The analysts pointed to two additional considerations beyond timing. First, as the market became undersupplied, some data center industry leaders have likely ceded market share, a development Morgan Stanley views as creating opportunity over the next five years for industrial players such as Vertiv, Eaton, Trane Technologies and Johnson Controls. Second, not all industrial revenue tied to data centers is correlated with new gigawatt capacity; maintenance and replacement sales are driven by installed base growth, which typically advances more slowly than annual gigawatt additions.
Using disclosures from Vertiv's four investor days since 2019, Morgan Stanley estimated that expansion, project revenue and startup services now constitute about 80% of Vertiv's sales, up from roughly 60% in the pre-pandemic period. These revenue categories reportedly lagged the gigawatt buildout by about 50% in earlier years but showed recovery in 2025-26.

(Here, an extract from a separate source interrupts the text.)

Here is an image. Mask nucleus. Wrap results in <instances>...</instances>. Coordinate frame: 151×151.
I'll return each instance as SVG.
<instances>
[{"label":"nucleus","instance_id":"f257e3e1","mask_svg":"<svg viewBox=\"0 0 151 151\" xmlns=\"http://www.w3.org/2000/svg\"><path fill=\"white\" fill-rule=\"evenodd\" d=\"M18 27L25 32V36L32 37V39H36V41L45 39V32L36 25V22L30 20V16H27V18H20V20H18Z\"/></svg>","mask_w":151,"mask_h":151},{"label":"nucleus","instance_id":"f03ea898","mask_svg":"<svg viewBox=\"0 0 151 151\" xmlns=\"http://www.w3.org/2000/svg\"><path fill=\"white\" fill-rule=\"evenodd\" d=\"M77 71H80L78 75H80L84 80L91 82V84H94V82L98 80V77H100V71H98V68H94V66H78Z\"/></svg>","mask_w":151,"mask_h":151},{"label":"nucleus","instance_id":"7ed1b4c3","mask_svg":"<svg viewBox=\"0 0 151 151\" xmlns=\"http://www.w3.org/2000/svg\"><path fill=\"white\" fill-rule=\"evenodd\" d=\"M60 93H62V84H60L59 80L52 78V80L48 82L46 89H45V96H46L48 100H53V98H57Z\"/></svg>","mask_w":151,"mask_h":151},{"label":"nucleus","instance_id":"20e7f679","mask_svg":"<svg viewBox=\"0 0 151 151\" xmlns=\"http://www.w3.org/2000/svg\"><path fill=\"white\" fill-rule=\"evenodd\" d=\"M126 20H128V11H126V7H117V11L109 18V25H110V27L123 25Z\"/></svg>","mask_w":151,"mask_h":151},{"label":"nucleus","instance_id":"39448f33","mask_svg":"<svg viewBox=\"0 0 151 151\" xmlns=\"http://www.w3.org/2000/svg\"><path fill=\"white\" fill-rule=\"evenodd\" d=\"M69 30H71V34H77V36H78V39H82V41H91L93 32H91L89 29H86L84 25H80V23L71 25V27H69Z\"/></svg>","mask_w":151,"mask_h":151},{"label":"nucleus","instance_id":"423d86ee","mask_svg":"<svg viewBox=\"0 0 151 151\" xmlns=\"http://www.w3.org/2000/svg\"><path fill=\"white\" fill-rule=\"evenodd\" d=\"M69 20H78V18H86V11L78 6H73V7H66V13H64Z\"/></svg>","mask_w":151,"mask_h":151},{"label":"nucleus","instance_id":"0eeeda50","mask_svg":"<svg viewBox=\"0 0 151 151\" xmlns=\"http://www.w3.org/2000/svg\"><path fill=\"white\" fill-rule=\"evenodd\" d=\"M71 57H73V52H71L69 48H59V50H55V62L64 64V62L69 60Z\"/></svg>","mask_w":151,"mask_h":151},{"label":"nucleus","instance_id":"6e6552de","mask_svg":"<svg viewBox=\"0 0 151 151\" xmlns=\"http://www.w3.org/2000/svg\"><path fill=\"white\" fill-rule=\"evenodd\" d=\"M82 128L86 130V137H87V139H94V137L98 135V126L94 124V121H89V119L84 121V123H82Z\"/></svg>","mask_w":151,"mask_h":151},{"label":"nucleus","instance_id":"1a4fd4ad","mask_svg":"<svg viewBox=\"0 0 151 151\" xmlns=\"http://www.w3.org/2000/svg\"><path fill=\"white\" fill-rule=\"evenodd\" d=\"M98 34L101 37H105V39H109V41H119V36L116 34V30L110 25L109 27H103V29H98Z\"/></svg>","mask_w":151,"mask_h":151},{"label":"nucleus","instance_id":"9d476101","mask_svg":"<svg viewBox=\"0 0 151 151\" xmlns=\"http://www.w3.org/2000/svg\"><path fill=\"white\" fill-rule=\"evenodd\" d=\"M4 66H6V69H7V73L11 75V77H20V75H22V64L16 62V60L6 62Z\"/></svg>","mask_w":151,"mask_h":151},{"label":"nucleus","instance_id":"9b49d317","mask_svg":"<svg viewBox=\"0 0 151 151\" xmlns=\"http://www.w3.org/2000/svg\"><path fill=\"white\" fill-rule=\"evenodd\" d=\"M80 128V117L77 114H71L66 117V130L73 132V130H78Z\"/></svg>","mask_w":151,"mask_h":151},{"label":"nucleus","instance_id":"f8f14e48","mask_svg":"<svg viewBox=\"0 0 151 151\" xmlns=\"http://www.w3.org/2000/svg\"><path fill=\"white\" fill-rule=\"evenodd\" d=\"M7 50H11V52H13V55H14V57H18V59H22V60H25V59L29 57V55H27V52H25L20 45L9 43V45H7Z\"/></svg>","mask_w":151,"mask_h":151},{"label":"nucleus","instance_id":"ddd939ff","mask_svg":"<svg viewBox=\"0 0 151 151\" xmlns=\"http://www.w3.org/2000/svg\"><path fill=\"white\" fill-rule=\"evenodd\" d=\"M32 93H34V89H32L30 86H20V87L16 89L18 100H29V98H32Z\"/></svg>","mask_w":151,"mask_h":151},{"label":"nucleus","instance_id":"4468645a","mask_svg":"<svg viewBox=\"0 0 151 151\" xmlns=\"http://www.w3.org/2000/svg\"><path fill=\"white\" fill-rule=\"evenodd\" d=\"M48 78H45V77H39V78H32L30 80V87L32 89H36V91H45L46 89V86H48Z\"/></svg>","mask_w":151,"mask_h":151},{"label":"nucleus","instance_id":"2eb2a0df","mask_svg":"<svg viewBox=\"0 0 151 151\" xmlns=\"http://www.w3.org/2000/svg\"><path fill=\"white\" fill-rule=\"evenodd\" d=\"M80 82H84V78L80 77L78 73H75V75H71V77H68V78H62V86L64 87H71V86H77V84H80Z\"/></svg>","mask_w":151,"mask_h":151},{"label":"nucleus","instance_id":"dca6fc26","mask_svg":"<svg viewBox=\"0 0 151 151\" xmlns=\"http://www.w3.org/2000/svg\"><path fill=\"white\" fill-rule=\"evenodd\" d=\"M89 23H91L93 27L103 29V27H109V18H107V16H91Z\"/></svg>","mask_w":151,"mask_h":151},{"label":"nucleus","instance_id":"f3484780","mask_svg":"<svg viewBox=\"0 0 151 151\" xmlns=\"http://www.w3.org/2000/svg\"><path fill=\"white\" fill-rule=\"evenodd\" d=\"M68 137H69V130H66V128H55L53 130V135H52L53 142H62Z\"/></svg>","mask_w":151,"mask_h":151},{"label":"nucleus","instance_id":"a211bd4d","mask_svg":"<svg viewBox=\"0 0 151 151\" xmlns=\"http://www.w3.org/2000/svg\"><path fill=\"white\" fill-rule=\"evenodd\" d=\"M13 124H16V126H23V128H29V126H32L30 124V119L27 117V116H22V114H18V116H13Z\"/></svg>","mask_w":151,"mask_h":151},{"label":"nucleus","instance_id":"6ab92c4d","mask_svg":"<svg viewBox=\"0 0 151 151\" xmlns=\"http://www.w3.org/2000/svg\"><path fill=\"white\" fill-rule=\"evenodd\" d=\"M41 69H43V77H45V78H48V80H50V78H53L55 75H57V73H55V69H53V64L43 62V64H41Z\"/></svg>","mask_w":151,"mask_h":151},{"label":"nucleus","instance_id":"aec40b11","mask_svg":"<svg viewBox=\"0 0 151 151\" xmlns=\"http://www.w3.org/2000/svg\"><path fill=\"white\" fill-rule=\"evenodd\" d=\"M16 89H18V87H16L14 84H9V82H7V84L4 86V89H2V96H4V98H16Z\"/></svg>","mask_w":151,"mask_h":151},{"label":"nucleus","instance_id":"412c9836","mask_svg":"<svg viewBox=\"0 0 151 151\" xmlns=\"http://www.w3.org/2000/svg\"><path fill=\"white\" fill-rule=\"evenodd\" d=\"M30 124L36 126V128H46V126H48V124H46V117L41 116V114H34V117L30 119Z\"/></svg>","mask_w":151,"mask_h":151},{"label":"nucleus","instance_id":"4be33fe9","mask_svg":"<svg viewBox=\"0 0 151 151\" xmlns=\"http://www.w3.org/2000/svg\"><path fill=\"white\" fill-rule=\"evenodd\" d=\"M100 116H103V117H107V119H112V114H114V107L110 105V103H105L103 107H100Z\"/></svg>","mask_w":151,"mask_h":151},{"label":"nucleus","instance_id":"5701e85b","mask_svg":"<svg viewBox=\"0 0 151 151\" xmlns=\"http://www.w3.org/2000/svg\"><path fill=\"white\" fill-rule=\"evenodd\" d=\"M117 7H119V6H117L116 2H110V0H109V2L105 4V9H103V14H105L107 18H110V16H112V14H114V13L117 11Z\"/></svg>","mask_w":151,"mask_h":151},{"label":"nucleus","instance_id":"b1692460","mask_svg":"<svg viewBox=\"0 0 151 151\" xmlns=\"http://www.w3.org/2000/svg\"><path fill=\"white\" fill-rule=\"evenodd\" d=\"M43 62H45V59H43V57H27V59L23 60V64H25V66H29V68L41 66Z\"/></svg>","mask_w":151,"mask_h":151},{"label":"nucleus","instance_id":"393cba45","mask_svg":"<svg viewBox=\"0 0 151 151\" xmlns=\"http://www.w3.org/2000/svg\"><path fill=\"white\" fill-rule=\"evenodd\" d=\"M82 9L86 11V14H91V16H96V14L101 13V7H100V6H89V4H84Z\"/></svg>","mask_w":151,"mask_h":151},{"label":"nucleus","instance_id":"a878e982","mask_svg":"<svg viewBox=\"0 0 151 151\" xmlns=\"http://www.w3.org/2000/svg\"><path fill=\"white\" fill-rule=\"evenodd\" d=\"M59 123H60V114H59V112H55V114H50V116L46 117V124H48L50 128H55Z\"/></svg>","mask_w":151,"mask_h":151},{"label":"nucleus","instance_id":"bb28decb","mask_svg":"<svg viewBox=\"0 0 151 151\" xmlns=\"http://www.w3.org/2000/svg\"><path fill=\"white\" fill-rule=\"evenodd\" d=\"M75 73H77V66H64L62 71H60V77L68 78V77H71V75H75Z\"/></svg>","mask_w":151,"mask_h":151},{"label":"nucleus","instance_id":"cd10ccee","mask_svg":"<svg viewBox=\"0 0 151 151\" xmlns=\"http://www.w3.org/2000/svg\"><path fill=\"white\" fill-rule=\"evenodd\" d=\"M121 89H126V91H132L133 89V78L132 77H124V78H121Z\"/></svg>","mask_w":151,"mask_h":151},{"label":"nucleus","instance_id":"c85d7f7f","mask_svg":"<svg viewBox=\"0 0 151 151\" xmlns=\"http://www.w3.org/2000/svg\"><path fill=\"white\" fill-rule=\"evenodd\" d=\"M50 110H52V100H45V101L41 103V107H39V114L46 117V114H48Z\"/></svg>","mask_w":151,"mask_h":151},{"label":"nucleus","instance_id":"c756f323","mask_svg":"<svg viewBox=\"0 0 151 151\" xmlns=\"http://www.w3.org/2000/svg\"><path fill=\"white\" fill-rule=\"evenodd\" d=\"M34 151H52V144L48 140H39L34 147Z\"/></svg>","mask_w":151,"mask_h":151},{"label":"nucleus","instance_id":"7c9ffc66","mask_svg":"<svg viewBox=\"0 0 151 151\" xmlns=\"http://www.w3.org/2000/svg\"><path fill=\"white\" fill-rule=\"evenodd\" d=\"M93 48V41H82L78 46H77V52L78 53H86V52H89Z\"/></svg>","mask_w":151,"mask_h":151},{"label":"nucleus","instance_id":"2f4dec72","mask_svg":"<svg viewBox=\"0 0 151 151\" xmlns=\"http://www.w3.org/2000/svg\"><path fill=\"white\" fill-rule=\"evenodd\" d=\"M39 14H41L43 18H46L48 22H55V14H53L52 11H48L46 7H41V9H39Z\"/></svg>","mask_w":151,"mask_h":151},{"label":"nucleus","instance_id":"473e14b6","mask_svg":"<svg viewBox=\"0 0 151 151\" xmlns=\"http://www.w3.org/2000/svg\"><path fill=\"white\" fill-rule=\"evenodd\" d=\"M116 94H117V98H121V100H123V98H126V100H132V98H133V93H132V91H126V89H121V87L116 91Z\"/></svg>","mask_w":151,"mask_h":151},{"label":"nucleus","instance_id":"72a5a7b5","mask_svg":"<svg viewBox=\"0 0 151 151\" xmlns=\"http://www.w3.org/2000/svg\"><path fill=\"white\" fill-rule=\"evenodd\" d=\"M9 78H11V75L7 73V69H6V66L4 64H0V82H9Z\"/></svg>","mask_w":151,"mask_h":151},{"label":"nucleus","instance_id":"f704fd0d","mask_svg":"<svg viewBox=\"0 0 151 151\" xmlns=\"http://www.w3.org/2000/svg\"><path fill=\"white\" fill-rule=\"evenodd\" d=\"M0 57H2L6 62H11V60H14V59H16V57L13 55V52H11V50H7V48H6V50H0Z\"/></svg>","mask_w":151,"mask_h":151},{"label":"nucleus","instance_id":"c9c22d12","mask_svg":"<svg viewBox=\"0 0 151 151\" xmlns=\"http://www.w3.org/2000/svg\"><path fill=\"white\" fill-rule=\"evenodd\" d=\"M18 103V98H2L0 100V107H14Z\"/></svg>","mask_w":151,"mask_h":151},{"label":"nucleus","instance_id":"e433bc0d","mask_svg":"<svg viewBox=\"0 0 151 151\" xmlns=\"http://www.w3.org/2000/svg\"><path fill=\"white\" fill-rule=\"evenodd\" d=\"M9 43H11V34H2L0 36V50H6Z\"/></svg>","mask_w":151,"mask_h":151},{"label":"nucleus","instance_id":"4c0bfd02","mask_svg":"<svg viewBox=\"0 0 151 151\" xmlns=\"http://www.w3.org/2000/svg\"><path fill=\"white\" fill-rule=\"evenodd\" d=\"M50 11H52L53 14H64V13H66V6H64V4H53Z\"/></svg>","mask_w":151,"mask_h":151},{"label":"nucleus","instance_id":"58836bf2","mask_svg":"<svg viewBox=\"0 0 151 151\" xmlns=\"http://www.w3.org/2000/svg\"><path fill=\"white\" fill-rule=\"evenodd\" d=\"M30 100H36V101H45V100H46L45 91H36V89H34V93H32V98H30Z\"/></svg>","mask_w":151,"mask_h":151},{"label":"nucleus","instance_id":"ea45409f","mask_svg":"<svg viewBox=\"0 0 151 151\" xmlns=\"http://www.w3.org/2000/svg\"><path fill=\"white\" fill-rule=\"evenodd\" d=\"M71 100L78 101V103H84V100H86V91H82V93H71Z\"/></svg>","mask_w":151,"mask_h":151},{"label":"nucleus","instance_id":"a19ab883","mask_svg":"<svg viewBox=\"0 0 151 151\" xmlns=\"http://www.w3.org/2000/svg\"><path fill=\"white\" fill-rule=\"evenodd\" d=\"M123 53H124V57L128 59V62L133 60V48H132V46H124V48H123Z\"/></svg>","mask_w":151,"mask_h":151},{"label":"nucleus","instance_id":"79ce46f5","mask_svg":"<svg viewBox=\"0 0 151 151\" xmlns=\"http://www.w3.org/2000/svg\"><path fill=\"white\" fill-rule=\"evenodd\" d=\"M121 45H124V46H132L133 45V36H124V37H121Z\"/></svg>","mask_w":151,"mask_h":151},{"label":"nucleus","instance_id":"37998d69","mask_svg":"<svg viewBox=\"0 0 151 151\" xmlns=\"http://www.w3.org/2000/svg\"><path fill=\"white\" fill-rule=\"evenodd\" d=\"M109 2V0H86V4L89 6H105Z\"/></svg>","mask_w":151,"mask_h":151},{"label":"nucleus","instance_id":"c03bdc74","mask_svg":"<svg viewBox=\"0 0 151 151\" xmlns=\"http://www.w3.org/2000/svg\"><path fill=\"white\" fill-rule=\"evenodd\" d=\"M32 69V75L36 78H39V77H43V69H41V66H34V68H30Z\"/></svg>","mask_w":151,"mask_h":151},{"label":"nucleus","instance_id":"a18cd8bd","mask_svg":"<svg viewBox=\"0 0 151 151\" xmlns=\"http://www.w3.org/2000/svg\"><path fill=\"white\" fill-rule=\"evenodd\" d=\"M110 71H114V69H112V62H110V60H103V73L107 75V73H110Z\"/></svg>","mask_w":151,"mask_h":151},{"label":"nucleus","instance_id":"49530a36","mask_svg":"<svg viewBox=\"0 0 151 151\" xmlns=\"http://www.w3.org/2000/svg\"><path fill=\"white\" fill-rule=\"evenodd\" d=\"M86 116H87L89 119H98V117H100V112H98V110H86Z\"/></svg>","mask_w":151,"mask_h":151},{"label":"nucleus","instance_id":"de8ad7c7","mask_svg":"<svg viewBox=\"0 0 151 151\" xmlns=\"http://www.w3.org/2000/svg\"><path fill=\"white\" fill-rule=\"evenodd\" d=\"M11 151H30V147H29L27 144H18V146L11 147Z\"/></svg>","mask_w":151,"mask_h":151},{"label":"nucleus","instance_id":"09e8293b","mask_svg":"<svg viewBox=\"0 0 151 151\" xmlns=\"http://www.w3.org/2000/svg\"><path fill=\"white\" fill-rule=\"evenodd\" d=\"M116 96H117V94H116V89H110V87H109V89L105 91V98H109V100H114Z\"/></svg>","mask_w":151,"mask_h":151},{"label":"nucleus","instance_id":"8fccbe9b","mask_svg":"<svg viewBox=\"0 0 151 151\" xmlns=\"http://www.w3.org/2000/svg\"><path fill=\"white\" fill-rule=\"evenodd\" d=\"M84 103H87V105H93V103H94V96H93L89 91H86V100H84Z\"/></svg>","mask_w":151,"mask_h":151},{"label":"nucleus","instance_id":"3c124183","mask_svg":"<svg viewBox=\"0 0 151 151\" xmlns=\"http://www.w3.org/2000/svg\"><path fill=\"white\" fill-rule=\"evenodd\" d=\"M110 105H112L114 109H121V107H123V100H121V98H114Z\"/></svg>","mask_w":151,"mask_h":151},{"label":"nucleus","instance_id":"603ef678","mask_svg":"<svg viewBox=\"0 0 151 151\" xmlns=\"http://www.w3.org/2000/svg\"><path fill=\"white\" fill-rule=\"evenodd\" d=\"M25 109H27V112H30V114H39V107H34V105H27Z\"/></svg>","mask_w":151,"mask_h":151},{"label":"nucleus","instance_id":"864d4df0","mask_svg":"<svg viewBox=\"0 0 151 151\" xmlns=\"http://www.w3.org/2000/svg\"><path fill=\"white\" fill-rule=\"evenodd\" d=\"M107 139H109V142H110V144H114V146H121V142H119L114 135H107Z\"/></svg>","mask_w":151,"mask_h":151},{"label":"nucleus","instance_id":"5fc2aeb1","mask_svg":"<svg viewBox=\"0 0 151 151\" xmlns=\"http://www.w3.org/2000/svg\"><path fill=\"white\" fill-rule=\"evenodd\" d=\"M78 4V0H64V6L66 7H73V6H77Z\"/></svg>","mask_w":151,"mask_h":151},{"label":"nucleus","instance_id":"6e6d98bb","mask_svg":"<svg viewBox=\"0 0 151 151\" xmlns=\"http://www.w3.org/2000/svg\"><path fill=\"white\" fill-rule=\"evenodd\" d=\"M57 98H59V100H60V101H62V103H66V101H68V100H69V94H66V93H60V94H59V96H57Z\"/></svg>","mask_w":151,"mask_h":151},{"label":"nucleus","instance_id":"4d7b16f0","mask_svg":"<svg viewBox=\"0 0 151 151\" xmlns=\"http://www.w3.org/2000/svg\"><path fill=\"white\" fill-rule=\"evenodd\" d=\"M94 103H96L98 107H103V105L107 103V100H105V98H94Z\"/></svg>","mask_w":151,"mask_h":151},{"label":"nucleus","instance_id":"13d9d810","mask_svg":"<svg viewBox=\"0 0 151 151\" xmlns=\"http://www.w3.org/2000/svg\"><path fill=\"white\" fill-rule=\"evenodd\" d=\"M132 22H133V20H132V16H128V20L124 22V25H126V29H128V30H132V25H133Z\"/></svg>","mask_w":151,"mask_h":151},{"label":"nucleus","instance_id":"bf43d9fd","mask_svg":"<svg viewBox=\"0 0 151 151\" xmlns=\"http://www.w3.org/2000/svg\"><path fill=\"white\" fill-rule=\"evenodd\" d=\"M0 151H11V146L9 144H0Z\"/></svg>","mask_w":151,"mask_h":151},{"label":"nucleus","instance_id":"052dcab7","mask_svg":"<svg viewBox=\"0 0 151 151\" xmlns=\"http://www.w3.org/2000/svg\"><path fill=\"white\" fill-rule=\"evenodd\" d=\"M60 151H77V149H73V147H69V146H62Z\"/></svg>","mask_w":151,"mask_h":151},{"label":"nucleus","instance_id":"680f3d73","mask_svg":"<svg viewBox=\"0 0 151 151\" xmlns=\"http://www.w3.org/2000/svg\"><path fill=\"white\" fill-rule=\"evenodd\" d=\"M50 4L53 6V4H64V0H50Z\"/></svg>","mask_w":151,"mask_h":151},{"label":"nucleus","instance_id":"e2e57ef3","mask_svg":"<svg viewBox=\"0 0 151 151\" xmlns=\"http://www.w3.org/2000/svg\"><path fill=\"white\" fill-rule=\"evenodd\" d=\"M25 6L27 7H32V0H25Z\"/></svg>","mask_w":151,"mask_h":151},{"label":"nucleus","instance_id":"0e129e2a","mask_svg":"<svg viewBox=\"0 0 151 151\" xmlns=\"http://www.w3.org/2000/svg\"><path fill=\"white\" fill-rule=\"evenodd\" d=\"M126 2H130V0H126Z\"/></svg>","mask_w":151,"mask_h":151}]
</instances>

Regarding Vertiv's positioning, the analysts concluded the company is both trailing the overall buildout and simultaneously capturing share within the data center ecosystem as capacity additions tilt toward high-density AI workloads where Vertiv has higher product content. Morgan Stanley's calculations suggest Vertiv's 2030 target implies Americas data center revenue about 10 times 2018-19 levels, while industry gigawatt forecasts point to roughly 20 times growth over the same timeframe.
Finally, Morgan Stanley listed its preferred data center-related industrial stocks as those with deep ties to the industry leaders shaping future architecture, naming Vertiv, Eaton, Trane Technologies and Johnson Controls as best positioned to benefit from these trends.
Note: The article presents Morgan Stanley's assessment and projections as reported by the bank.